Ferrari shares down, target price updated downwards: the new amounts

The suffering of the Ferrari stock continues, which after the crash of October 9th continued its declining phase on the stock market even at the opening of the new week, Monday the 13th.

The first intraday loss of more than 15% had wiped out billions in capitalization. Ferrari attempted a timid rebound in the session on Friday 10 October, closing around 354 euros on the day following the presentation of the new industrial plan to 2030. The situation in the middle of the morning of Monday 13 October: Ferrari shares at 339.90 euros.

Ferrari’s splash on the stock market

Nothing to be done: the Ferrari plan, although consistent with the long-term ambitions of the Cavallino, has left the market with more doubts than certainties.

The market wanted more and instead the new route outlined by the CEO Benedetto Vigna and the CFO Antonio Picca Piccon foresees 2030 revenues of around 9 billion euros and an Ebitda of at least 3.6 billion (with a margin above 40%), with an average growth in revenues of around 5% per year.

However, these figures are lower than consensus expectations. Furthermore, Ferrari has reduced the share of fully electric cars expected by 2030 from 40% to 20%, choosing a more gradual transition towards electric and leaving an important portion of the range to combustion engines and hybrids. These choices were perceived as excessively conservative by operators.

All this, combined with the collapse of Ferrari just two and a half months ago (end of July) gives rise to more than one concern.

Before the event, Ferrari was traveling on very high multiples (P/E estimated to be high compared to the sector), reflecting growth expectations and pricing power of the brand. In practice, after the plunge on Thursday 31 July (from 346.10 euros to 385.30 euros), there was optimism regarding Ferrari’s ability to recover on the stock market.

Today the risk that Ferrari could end up like Maserati is absolutely unlikely, but for the Prancing Horse board, straightening the bar remains imperative.

Downgrades are triggered on the target price of Ferrari shares

Ferrari’s suffering on the stock market triggered a series of downgrades in relation to the target price:

  • Equita sets a target price of 380 euros. Equita sees consistency in the plan but underlines that the consensus will have to scale back expectations, i.e. sales, Ebitda, EPS and cumulative FCF lower than the consensus;
  • Banca Akros sees a target of 350 euros;
  • Jefferies maintains a more cautious reading, with a target of 420 euros;
  • Habc maintains Buy but cuts the target to 415 euros, from 470 euros. It is argued that the plan is conservative but that the fundamentals remain solid;
  • Oddo Bhf reduces the target price from 470 euros to 430 euros. The plan is assessed as prudent and operational outperformance over time is considered possible;
  • the Investing portal aims for an average 12-month target price for Ferrari of 416.95 euros with an estimated maximum of 485.35 euros and an estimated minimum of 340 euros.

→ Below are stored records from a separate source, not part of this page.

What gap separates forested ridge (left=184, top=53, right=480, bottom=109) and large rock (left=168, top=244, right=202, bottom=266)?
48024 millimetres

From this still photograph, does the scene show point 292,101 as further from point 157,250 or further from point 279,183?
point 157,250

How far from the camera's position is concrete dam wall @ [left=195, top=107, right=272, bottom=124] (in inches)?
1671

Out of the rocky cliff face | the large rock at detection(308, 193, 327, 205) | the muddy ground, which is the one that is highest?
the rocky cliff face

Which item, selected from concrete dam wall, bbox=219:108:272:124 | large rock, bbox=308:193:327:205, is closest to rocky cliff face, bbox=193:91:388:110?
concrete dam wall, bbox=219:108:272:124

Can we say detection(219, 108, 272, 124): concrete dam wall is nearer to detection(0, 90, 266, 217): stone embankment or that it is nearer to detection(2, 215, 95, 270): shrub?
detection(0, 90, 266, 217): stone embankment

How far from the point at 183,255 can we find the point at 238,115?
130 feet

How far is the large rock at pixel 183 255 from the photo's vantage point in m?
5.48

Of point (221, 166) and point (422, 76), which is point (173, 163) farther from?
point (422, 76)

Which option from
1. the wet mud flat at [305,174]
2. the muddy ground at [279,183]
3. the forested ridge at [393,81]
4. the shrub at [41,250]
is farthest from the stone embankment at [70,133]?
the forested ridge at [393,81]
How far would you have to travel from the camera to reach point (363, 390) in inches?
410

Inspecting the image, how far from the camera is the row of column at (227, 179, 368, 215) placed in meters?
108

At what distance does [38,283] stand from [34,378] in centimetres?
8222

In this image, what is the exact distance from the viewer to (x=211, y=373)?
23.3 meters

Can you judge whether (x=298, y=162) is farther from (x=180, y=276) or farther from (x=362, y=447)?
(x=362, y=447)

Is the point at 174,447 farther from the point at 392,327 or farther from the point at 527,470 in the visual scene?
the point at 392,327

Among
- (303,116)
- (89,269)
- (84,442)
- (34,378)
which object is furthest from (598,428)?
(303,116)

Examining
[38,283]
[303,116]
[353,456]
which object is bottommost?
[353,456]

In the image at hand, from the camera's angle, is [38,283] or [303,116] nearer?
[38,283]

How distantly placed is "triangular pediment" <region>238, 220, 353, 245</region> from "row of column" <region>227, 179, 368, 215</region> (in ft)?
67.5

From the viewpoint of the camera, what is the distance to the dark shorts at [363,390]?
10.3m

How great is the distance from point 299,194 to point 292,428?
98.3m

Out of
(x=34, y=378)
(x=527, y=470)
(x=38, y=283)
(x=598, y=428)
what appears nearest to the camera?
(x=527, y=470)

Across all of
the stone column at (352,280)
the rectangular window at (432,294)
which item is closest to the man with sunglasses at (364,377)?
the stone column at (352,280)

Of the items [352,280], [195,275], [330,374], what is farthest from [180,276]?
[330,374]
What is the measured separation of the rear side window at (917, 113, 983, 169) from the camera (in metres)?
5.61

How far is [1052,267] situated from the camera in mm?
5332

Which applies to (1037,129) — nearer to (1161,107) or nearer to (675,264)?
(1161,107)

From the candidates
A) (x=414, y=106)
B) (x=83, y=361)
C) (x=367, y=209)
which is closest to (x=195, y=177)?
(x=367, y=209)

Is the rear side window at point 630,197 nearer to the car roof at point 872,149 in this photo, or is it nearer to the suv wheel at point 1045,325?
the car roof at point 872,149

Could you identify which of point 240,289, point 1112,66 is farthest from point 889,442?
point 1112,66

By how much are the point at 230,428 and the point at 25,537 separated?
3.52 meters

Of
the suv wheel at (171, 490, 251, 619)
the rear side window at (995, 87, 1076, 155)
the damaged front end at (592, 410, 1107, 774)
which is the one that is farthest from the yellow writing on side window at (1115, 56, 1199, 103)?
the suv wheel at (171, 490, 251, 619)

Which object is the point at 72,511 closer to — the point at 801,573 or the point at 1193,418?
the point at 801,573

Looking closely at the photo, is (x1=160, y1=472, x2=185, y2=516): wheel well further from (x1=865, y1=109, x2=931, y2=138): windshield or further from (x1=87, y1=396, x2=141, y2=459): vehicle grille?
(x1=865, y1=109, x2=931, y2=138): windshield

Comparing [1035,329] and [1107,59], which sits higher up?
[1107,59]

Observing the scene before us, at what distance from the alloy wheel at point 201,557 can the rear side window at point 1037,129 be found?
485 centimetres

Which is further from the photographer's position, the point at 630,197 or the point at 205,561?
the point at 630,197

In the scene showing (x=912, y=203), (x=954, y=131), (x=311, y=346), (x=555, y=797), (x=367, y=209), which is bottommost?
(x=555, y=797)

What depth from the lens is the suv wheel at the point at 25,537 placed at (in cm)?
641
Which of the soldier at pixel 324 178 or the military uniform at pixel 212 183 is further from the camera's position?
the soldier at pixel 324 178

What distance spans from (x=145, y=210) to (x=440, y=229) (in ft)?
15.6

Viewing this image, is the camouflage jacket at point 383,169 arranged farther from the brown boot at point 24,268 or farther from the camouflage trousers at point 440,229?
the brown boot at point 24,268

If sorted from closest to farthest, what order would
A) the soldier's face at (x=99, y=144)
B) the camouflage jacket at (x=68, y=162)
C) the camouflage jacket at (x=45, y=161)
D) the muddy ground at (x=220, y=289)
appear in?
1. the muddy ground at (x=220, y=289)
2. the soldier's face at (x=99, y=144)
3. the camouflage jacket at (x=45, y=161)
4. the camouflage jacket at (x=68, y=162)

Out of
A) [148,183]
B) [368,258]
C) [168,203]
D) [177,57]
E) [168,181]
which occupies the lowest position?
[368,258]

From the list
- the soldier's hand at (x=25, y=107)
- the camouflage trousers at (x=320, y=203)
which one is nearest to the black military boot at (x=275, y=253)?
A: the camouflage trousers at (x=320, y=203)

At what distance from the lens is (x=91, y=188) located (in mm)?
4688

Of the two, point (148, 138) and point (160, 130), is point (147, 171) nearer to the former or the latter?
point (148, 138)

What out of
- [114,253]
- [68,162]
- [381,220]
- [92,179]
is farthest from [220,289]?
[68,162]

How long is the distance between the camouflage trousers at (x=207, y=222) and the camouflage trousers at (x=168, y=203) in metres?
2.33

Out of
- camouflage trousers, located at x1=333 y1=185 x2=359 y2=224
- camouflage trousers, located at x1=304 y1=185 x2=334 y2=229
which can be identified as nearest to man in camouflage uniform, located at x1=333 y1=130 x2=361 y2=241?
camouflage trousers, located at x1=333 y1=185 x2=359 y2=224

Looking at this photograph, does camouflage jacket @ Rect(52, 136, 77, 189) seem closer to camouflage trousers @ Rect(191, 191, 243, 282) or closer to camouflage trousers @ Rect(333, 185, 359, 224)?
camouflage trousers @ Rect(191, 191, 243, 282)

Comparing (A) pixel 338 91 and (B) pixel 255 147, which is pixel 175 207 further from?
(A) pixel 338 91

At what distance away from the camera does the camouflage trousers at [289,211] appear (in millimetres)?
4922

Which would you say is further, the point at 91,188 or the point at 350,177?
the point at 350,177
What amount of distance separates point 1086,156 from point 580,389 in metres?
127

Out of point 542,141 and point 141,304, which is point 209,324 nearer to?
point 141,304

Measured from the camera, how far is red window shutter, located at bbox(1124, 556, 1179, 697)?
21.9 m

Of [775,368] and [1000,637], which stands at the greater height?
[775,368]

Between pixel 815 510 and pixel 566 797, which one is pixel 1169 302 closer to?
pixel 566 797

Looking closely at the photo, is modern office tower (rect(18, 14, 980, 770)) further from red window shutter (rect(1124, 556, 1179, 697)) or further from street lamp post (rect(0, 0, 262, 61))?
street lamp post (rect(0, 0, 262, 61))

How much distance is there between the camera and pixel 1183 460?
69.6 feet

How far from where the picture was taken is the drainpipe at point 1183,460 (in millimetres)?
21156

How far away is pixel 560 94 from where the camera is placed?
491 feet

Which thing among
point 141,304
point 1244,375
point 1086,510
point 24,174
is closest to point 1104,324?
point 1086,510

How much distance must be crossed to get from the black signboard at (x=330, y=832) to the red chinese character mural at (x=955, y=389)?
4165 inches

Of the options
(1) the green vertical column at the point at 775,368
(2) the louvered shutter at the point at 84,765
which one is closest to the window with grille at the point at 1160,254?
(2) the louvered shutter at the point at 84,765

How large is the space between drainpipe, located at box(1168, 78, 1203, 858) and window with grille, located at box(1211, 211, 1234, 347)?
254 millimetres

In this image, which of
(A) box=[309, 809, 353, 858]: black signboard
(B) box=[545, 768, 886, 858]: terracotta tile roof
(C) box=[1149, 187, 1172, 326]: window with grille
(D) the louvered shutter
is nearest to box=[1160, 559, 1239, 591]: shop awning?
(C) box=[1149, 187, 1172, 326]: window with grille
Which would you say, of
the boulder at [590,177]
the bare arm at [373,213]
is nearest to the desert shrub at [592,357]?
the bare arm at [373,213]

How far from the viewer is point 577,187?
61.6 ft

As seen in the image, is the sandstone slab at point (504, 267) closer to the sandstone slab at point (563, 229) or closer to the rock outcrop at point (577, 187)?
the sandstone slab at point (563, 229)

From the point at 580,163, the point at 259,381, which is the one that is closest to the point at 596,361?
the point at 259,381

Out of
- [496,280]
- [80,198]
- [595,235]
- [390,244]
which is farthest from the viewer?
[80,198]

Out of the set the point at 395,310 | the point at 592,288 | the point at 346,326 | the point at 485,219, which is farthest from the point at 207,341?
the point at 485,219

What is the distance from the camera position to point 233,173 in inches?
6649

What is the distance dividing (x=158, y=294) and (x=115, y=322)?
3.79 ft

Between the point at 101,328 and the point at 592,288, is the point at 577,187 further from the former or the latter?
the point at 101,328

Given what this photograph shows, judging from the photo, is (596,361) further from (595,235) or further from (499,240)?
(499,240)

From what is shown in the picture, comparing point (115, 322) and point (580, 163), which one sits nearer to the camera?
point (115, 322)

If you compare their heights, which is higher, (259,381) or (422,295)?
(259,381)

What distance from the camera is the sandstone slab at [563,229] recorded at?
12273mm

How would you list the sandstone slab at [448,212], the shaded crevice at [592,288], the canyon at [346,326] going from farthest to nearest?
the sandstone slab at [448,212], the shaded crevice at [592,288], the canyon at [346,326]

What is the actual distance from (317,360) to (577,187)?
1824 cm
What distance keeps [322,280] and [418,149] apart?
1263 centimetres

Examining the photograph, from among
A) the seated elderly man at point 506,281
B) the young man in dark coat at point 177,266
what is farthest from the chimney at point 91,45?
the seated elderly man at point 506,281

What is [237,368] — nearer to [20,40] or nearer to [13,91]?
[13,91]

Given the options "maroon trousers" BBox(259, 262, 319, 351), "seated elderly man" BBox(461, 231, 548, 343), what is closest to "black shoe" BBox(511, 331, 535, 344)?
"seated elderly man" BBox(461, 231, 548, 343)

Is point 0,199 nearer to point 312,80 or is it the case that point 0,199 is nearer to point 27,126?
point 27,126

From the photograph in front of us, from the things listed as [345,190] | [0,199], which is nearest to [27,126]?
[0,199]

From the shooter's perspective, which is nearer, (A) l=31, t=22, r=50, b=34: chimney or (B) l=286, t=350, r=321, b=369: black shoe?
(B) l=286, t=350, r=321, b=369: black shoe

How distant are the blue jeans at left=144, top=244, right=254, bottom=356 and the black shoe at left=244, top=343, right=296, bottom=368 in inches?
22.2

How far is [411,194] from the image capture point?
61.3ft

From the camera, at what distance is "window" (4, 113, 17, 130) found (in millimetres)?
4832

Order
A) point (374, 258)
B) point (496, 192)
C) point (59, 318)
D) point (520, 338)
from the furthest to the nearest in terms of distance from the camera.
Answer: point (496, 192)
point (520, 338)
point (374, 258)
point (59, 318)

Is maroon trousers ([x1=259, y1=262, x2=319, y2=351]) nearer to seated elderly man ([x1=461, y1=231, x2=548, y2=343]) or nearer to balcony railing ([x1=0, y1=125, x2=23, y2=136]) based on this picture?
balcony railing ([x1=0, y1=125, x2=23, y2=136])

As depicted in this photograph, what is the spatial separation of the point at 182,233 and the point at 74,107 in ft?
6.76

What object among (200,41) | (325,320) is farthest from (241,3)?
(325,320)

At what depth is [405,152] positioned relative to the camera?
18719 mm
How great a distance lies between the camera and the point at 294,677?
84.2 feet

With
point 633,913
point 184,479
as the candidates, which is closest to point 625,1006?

Investing in Ferrari shares today, is it worth it yes or no?

Here we will not invite users to invest in Ferrari, just as we will not invite them to avoid the stock. After providing the initial framework, below is some information so that everyone can draw their own conclusions.

The elements to monitor in the coming weeks are different, and each can quickly change Ferrari’s target price. In the coming months, the market will pay attention to four key factors in particular.

The first is the quarterly reporting season: some concrete signals on the direction of profitability are expected from the 2025 accounts. Any adjustments to the 2025-2026 guidance, for better or worse, will be the first test to understand whether the prudence of the 2030 plan was excessive or justified.

Secondly there is the Electric chapter, the first zero-emission Ferrari. Investors want to understand not only the timing of the launch, but also the industrial margins: so far the Maranello company has chosen to maintain strong internal control over strategic components such as batteries, electric axles and active suspensions, but has not yet clarified what the economic impact of this choice will be.

A third element concerns the reactions of the consensus. If major investment banks continue to cut estimates, the stock could remain under pressure. On the contrary, any upward revisions after better-than-expected results could favor a gradual recovery of prices.

Fourth: the broader context should not be forgotten, i.e. interest rates, euro/dollar exchange rate and macroeconomic climate.